While no new ambition nor initiatives revealed by either country, China could be encouraged to transform Article 6 in line with a hard emissions target.
Where traditionally countries take on national commitments, co-ordinating an international carbon market requires attacking the problem at source. Ideally any cap should be placed on the carbon versus energy content of fuel and energy as it comes to market. A science-based cap of between 25-40 percent as of 2023 with a mechanism to increase that cap between 3-5 percent annually would send the market signal, to investors and help avoid stranded assets and capital that could be invested elsewhere.
Moreover, the cap would apply to suppliers, providers and distributors of fossil fuels and clean energy, creating the global carbon club advocated by environmental economist William Nordhaus. After trading their carbon credits amongst themselves, offsetting remaining carbon credits through green clean infrastructure initiatives, emissions reducing industrial processes, landfill methane that would be created to replace the former joint implementation and Clean Development Mechanism under Kyoto.
Alternatively emissions credits can be traded under the REDD+ avoided deforestation mechanism. As Kevin Conrad of the Coalition of Rainforest Nations who negotiates for Papua New Guinea told media Friday, there is more carbon stored in the world’s forests than in all the world’s fossil fuels.
Ideally such an approach would include every nation as developing and least developed countries would not need to make any Nationally Determined Commitment but instead would be pegging the same international energy standards and thus close out the so-called carbon leakage debate.

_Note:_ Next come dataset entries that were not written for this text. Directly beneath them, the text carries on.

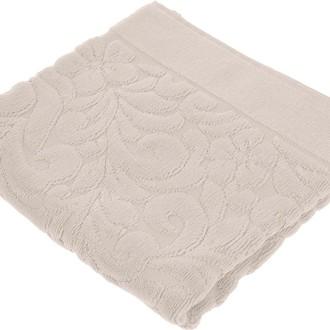 Коврик-полотенце Issimo Home VALENCIA бамбуково-хлопковая махра (пудра)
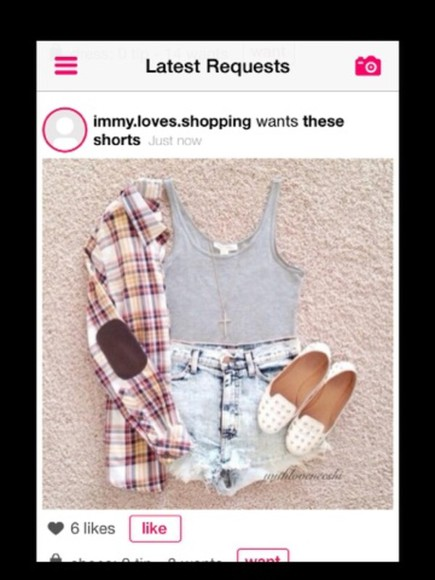 tank top jacket shoes shorts jewels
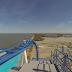 "IMPERDÍVEL: Cedar Point divulga POV da ""GateKeeper""!"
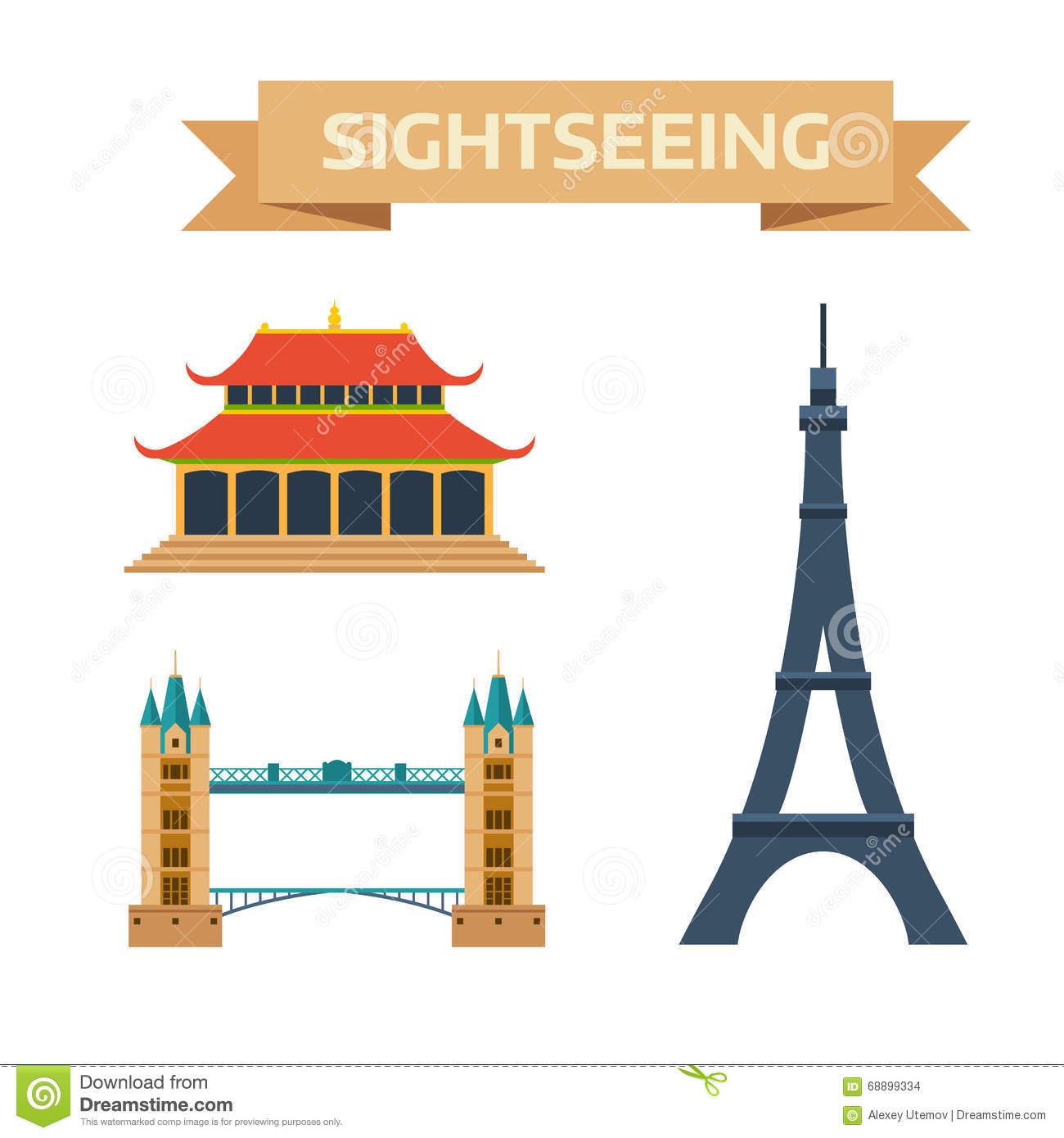 Sightseeing Eiffel Tower Paris, London Bridge, China Summer.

Countries not co-operating would be subject to a carbon border adjustment mechanism, ideally tradeable under World Trade Organization guidelines. In turn these could be converted into green bonds and deposited within the Loss and Damage mechanism or Adaptation fund for developing and least developed countries (LDCs) to adapt to climate change.
As the Glasgow COP26 talks progress, ambition is still high on every negotiator’s wishlist with Article 6 international carbon market issues being slated to be put into a new mechanism to be negotiated and finalized next year.